The possible role of visceral fat in early pregnancy as a predictor of gestational diabetes mellitus by regulating adipose-derived exosomes miRNA-148 family: protocol for a nested case-control study in a cohort study

verfasst von: Zhenhong Zhang, Qian Xu, Yanping Chen, Lun Sui, Lu Jiang, Qianqian Shen, Minyu Li, Guoju Li, Qiuzhen Wang

Erschienen in: BMC Pregnancy and Childbirth | Ausgabe 1/2021

Abstract

Background

Gestational diabetes mellitus (GDM) has become alarming public health concern. It is associated with adverse pregnancy outcomes and increased risk of postpartum type 2 diabetes. Pre-pregnant body mass index (BMI), waist circumference and other anthropometric parameters have been proposed to predict GDM. However, visceral fat thickness can better reflect the distribution of body fat, and may more accurately predict the risk of GDM. Visceral fat thickness may lead to insulin resistance by regulating the adipose-derived exosomes miRNA-148 family, which affect the development of GDM. Evidence from prospective cohort studies on visceral fat thickness as a predictor of GDM and the possible mechanisms is still insufficient.

Methods

In this prospective cohort study, we will recruit 3000 women at first antenatal visit between 4 and 12 weeks of gestation. Baseline socio-demographic factors and visceral fat thickness will be assessed by questionnaire form and the ultrasonic measurement, respectively. At 20 weeks of gestation, 10 ml blood samples will be drawn and we will extract adipose-derived exosomes miRNA on the basis of nested case-control study. GDM will be screened at 24–28 weeks’ gestation and the expression of miRNA-148 family between pregnant women with GDM and without GDM will be analyzed. Intermediary analysis will be used to investigate whether visceral fat thickness can predict GDM by regulating adipose-derived exosomes miRNA-148 family.

Discussion

We hypothesized that visceral fat thickness may predict GDM by regulating the miRNA-148 family of adipose-derived exosomes. The findings of the study will assist in further clarifying the pathophysiological mechanism of GDM, it will also provide technical support for effective screening of high-risk pregnant women with GDM.

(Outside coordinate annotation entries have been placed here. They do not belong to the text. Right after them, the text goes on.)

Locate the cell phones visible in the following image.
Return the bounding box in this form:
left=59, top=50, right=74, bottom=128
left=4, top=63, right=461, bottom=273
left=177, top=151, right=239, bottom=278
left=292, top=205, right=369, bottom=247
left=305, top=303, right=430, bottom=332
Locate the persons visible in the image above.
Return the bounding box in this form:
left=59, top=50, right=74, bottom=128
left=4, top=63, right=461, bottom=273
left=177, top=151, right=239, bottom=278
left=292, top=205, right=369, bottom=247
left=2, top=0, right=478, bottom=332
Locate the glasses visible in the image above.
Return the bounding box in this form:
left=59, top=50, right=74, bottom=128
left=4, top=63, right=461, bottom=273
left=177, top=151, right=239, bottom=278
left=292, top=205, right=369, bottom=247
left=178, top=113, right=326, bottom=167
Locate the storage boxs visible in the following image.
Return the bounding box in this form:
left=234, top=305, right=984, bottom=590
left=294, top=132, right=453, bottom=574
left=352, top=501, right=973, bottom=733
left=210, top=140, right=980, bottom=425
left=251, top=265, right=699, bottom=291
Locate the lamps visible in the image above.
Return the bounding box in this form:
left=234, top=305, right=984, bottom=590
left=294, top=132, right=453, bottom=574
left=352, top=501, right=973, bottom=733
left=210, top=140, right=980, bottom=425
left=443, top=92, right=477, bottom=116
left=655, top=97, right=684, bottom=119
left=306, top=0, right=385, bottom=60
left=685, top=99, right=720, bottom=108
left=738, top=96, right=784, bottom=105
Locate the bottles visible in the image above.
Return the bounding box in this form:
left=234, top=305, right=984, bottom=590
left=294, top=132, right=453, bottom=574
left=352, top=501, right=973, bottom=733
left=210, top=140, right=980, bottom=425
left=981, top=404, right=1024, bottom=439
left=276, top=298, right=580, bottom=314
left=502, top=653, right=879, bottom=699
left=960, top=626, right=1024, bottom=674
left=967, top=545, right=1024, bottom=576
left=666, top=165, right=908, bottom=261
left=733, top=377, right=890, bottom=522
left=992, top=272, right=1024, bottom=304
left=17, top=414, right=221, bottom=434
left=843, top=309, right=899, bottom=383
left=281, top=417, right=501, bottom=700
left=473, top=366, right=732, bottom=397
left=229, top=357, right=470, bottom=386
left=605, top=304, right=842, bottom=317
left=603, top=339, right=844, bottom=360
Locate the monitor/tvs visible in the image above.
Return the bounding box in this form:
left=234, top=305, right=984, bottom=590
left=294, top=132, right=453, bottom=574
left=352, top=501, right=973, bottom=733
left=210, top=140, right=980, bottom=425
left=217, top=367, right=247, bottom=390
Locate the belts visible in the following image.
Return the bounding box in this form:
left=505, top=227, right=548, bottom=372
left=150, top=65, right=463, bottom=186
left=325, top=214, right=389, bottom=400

Additional file 1. Questionnaire.

Supplementary Information

The online version contains supplementary material available at https://doi.org/10.1186/s12884-021-03737-1.

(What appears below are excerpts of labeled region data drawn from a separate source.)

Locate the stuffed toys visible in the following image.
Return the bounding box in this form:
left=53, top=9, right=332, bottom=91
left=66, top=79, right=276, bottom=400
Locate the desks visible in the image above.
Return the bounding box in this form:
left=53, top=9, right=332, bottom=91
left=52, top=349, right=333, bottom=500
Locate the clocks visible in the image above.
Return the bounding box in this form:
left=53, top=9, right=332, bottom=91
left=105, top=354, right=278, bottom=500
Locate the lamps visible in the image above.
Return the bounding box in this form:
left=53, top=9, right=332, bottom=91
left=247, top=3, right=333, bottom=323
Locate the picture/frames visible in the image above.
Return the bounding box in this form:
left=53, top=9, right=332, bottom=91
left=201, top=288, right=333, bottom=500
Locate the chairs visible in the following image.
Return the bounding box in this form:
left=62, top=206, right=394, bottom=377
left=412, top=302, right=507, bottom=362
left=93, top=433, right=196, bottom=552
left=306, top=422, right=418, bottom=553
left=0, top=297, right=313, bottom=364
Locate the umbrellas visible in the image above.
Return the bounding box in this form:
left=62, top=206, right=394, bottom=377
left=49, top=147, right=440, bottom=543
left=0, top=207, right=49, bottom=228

Zhenhong Zhang and Qian Xu contributed equally to this work.

The original online version of this article was revised: Qiuzhen Wang is also the corresponding author.

A correction to this article is available online at https://doi.org/10.1186/s12884-021-04109-5.

Publisher’s Note

Springer Nature remains neutral with regard to jurisdictional claims in published maps and institutional affiliations.

GDM

Gestational diabetes mellitus

BMI

Body mass index

OGTT

Oral glucose tolerance test

IADPSG

International Association of Diabetes and Pregnancy Study Groups

RT-PCR

Real-Time Fluorescence Quantitative PCR

ROC

Receiver Operator Characteristic

Background

Gestational diabetes mellitus (GDM) is a common complication of pregnancy, affecting 7–25% of pregnancies worldwide [1, 2], forming a severe public health concern. GDM contributes to the occurrence of preeclampsia [3], gestational hypertension [4], macrosomia [5] and preterm birth [6]. It is also associated with long-term adverse outcomes in postpartum women and offspring, including increased risk of developing obesity [7], cardiovascular disease [8] and type 2 diabetes [9]. Previous study reported that the incidence of GDM in Asia was as high as 20.9% [10]. A systematic review [11] suggested that the incidence of GDM in Chinese mainland was 14.8%, which indicated that China might have the largest number of GDM patients in the world. The city of Qingdao, the cite of our field work, had an incidence of GDM as 17.4% [12], which was higher than that reported as the average level in the mainland of China. In recent years, there is an increasing trend in the prevalence of GDM globally, including in China [13‐15]. In view of the adverse consequences and high prevalence of GDM, identifying the major risk factors for GDM in an early stage of the pregnant is essential.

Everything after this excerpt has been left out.